Kayseri eşrafından uyanık, işbilir, tonton amca, yaş ilerleyince ölmeden bir hac vazifesini de yerine getireyim bari diyerek hacca gitmeye karar vermiş. Hayli sempatik, hayli mütedeyyin hanımı; “Ben de gelmek istiyorum” deyince karı-koca tutmuşlar Mekke’nin yolunu. Haccın kurallarından biri de şeytan taşlama. Bizim Kayserili amca ve hanımı, şeytan taşlamak için Mina’ya varmışlar.

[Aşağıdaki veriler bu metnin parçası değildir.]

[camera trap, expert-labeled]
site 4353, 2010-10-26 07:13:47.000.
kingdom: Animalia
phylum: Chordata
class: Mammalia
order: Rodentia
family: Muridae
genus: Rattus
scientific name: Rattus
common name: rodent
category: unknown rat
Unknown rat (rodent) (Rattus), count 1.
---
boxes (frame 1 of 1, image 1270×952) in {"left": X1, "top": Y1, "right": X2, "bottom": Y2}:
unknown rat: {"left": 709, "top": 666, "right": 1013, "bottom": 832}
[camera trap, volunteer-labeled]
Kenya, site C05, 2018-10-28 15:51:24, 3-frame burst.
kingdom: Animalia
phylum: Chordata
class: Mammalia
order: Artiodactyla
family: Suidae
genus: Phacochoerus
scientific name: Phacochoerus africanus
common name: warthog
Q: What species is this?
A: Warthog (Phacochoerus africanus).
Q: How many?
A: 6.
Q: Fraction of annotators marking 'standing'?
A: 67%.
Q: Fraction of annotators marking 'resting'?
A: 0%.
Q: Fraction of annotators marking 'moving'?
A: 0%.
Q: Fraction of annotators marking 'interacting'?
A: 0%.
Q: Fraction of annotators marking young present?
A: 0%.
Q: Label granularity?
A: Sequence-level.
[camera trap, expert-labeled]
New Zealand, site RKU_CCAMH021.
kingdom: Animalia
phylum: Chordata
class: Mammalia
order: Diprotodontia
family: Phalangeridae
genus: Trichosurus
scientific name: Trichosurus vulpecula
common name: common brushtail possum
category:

Ama yerden topladığı küçük taşları şeytana doğru fırlatırken, hanımı aşka gelip önce küçük taşları, sonra daha büyük taşları, en sonunda da koca koca kaya parçalarını şeytana fırlatmaya başlamış. Bunu gören Kayserili amca, hanımının elini tutmuş. –
“Napıyorsun öyle” demiş.
– Hanımı, “Ne yapacağım,namussuz şeytana taş atıyorum” demiş. – Kayserili amca tecrübeli. “Bak hanım” demiş,
“Senin bu taşladığın şeytan var ya, cennetten kovulmadan önce Allah’ın en sevdiği meleğiydi. Sonra Allah’a isyan edince kötü oldu, biz onu şeytan bildik. Ama daha kıyamete çok vakit var. Bakarsın o zamana kadar tövbe eder Allah da kabul eder. Sen yine şu küçük taşlardan at. Sonra kıyamet günü pişman olma”. Belki bu konunun Belçika’yla ne ilgisi var diyenler olabilir. Bu Facebook illetiyle birlikte herkes herkese taş atmaya başladı. Kimisi eski sevgilisine, kimisi eski eşine, kimisi ticari rakibine. Bunlar hadi neyse. Koskoca siyasetçiler rakiplerine iftiralar, bel altı vurmalar. Bunları yapan nadir cesaret sahipleri çıksa da genelde takma isimle ve rumuzla saldırıyorlar. Belçikanın Türk basını da başka bir alem, onlarda rakiplerini kendi sitelerinde ve yazılı basınlarında eleştiriyor. Eleştirmek ne kelime taşların en büyüğünü atıyorlar. Dernekler de ona keza, Bu Göçün 50. yılı münasebetiyle pasta kavgası herkesi birbirine düşürdü. Dernek yönetimlerindeki rant kavgaları, milleti birbirine düşürdü. Havada taşlar uçuyor. Siz siz olun aman taşların yaralamayanlarından atın. Çünkü bu seçim geçer dost olursunuz. Bu göç konusu biter düğünde, dernekte, cenazede, namazda aynı safta yanyana gelirsiniz.
SEVGİLİLER GÜNÜ HEDİYELERİNİ SORDUK
Melahat Tencere (ev hanımı): “Boyu devrilsin benim herifin, anlamaz böyle şeyler” dedi. “Bir buket gülden de geçtim. Bir demet marul, maydonoz getirse o da yeter.”
Hayriye Aztartar (market sahibi): “Benim adam vitrinde gördüğü kırmızı iç çamaşırını almış. Dört beş parça çamaşır yarısının nasıl giyileceğini bile bilemedim. Benim adam bu yaştan sonra bir de sevgililer günü çıkardı.”
Yasemin Paspas (işçi): “TV’ de görüyoruz, Artistler, sosyeteler sevgililerine Araba alıyorlar. Biz de şans mı var bizim ‘Erman Kuzu’ da bana STIB abone kartı almış.”
Ayşe Toprak (Muhafazakar bir anne): “Öyle ecnebi adetlerini şiddetle kınıyoruz ve eşimle ben o gün eve ekmek bile almıyoruz.”
Ayfer Tecetveli (öğrenci): “Bu seneki sevgilim biraz egoist parfüm almış kendini düşünüyor, ayı.”
Sevilay Tebeşir (Ana sınıfı öğretmeni): “Bir adet gül aldı. Ne çok abartıp kapitalizmi hortlattı ne de hiç almayıp bağnazlık yaptı.”